Munhall Drug Dealer Guilty of Trafficking Deadly Fentanyl
PITTSBURGH – William Harvey Scott, Jr., aka "PacMan", pleaded guilty in federal court to multiple charges of violating federal narcotics laws, United States Attorney Scott W. Brady announced today.
Scott, age 27, formerly of Munhall, Pennsylvania, pleaded guilty to three felony counts before United States District Judge Cathy Bissoon.
The court was advised that Scott sold the manmade opiate fentanyl, in stamp bags marked "LIZZ" to a female on July 13, 2016 and that this woman died as a result. Law enforcement located the victim’s cellphone and determined that she had been purchasing drugs from a person she labelled as "Chris Man." Law enforcement used the victim’s phone to text "Chris Man" and asked him to meet and sell more of the drugs. When Scott appeared at the prearranged location, he was found to possess more stamp bags of fentanyl marked "LIZZ".
During his guilty plea, the defendant specifically admitted to selling the fentanyl and to causing the July 2016 death of the young woman. During the guilty plea hearing, the defendant specifically agreed to pay restitution to the victim’s family.
Judge Bissoon scheduled sentencing for October 22, 2018, at 10 a.m. The defendant was remanded to jail, pending his sentencing hearing.
Defendants charged with these types of felony drug offenses face a maximum sentence of 20 years in prison and at least six years of supervision by the United States Probation Office. The actual sentence imposed will be based upon information that includes the defendant’s criminal, family, educational and work histories.
Assistant United States Attorney Ross E. Lenhardt, a federal prosecutor with the Violent Crime and Major Crime Sections of the U.S. Attorney’s Office, is prosecuting this case on behalf of the government.
Special Agents and Task Force Officers from the Drug Enforcement Administration, and law enforcement officers from the Duquesne Police Department, Homestead Police Department, and Allegheny County Sheriff’s Office, conducted the investigation that led to the prosecution of the defendant.
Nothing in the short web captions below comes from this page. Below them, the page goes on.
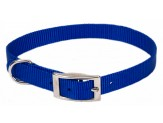 Coastal Single-Ply Nylon DogCollar Blue 3/8X12in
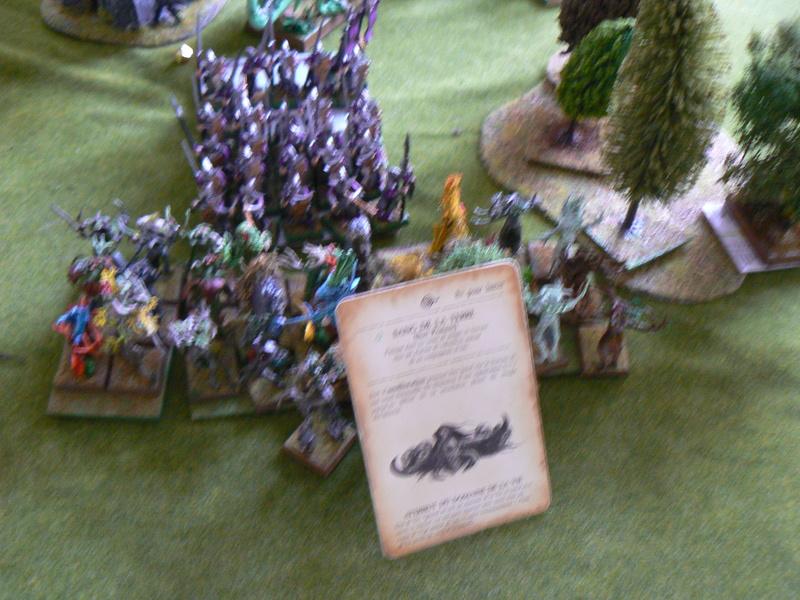 5000 Pts contre les Elfes noirs Durthu contre Malekite P1160730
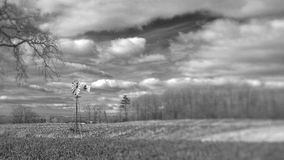 Vind maler lantligt landskap för Arkivfoto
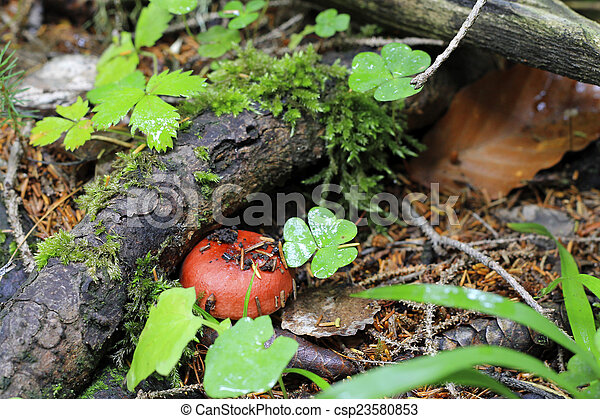 Brown mushroom growing in the autumn forest - csp23580853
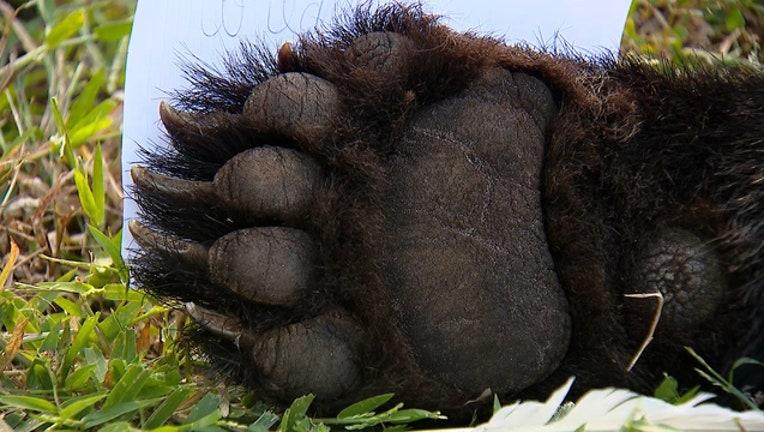 ce419963-bear-paw-heathrow_1543454280876.jpg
United States Attorney Brady noted that the investigation was funded by the federal Organized Crime Drug Enforcement Task Force program (OCDETF). The OCDETF program supplies critical federal funding and coordination that allows federal, state, and local agencies to work together to successfully identify, investigate, and prosecute major interstate and international drug trafficking organizations and other criminal enterprises.